Intuit Inc., the maker of TurboTax, reported revenue and
earnings excluding items above its guidance for the April quarter,
reflecting a strong tax season and growth in its small-business
operations.
For the current quarter, the company expects a loss excluding
items of 10 cents to 12 cents a share on revenue of $720 million to
$745 million. Analysts polled by Thomson Reuters expect a loss
excluding items of five cents a share on revenue of $728
million.
Intuit said on April 21 that TurboTax posted a strong tax
season, including 13% growth in TurboTax Online federal units.
In February, Intuit suspended the transmission of e-filed state
tax returns for about 24 hours following a surge of fraudulent
claims for refunds. The false filings typically used information
from 2013 tax returns. There were also reports of fraudulent
federal returns, although federal e-filing wasn't halted. Intuit
resumed state tax filings after enhancing security measures.

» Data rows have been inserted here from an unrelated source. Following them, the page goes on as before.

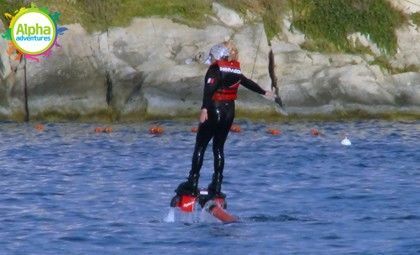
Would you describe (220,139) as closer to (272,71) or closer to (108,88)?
(108,88)

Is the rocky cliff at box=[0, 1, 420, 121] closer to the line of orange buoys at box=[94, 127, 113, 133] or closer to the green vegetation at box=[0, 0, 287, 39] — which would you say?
the green vegetation at box=[0, 0, 287, 39]

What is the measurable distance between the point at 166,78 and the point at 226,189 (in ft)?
36.2

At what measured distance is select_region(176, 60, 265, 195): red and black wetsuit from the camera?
1822cm

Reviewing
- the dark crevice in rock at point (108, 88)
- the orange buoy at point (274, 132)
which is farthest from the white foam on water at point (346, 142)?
the dark crevice in rock at point (108, 88)

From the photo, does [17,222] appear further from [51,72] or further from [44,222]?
[51,72]

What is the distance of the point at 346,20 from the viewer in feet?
113

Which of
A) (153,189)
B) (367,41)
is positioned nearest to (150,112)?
(367,41)

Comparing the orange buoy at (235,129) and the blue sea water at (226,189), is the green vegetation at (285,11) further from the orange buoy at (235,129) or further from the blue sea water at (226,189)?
the orange buoy at (235,129)

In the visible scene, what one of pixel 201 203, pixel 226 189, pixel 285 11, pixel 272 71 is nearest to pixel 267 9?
pixel 285 11

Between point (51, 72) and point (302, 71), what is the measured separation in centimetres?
632

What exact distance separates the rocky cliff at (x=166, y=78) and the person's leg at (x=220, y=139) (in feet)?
41.0

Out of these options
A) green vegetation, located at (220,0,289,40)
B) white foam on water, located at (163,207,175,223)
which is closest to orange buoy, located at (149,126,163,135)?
green vegetation, located at (220,0,289,40)

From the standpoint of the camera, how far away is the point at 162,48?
32.6m

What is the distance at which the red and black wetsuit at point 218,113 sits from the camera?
18.2 m
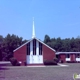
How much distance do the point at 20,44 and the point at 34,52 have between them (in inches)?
1527

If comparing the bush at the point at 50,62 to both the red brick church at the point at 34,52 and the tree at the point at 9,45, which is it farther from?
the tree at the point at 9,45

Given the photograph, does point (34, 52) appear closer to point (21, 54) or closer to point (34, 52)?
point (34, 52)

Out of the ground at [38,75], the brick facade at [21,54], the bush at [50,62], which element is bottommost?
the ground at [38,75]

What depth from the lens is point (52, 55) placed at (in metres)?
54.2

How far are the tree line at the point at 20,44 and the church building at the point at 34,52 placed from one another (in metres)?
25.3

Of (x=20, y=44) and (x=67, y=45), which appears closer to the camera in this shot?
(x=20, y=44)

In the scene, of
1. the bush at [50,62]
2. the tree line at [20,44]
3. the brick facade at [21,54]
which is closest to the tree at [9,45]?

In March, Intuit said the U.S. Justice Department formally
requested information from the company and said the Federal Trade
Commission also contacted the company.
The company said Thursday that a strong performance in its
small-business segment included 55% growth in the number of
QuickBooks Online subscribers.
In after-hours trading, Intuit shares were up 1.3% to
$105.50.
Intuit, known for TurboTax, Quicken and QuickBooks, has
diversified through acquisitions including mobile payment provider
Check, document service DocStoc and tax-return helper
GoodApril.
Intuit said in August that a move toward subscriptions and
changes in desktop-product development would result in recognition
of desktop revenue over time, instead of the upfront license
revenue it previously recorded. Intuit said this would lead to a
"transition year" for fiscal 2015, with about $400 million of
revenue pushed into deferred revenue, and said it expected
double-digit revenue growth starting in fiscal 2016.

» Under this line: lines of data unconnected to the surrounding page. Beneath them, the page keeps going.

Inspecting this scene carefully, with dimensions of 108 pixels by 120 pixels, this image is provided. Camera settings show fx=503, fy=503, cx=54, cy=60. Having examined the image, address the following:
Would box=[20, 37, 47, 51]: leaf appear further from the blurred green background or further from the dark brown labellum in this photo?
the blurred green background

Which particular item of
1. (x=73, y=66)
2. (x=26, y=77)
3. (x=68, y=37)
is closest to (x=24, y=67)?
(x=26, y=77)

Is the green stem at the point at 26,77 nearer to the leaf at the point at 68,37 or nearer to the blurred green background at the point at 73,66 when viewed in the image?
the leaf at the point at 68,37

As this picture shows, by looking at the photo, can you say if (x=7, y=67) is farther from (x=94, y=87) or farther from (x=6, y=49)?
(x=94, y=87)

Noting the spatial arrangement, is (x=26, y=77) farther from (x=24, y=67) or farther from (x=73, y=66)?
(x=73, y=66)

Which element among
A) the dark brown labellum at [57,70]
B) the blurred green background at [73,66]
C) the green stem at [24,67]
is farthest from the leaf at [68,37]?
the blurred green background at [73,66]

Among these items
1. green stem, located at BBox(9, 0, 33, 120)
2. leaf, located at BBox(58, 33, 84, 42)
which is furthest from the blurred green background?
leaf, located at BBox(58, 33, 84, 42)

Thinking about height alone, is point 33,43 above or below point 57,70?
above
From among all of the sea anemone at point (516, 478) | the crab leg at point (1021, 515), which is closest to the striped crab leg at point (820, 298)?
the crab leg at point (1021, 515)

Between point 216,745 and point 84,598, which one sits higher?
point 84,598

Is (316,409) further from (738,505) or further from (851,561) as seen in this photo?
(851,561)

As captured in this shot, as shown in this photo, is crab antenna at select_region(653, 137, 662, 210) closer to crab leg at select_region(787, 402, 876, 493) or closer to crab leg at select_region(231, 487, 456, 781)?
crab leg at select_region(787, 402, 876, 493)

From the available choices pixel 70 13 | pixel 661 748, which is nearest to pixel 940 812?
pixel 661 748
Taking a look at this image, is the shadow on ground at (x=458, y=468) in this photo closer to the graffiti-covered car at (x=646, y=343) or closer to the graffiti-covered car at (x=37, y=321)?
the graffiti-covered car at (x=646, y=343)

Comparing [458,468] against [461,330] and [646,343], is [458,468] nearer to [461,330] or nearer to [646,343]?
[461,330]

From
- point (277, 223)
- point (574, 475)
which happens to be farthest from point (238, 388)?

For the quarter ended April 30, Intuit reported a profit of $501
million, or $1.78 a share, compared with a year-earlier profit of
$984 million, or $3.39 a share. Excluding stock-based compensation
and other items, earnings fell to $2.85 a share from $3.53. Revenue
fell 8% to $2.19 billion.
Intuit had projected per-share earnings of $2.70 to $2.75 and
revenue of $2.075 billion to $2.15 billion.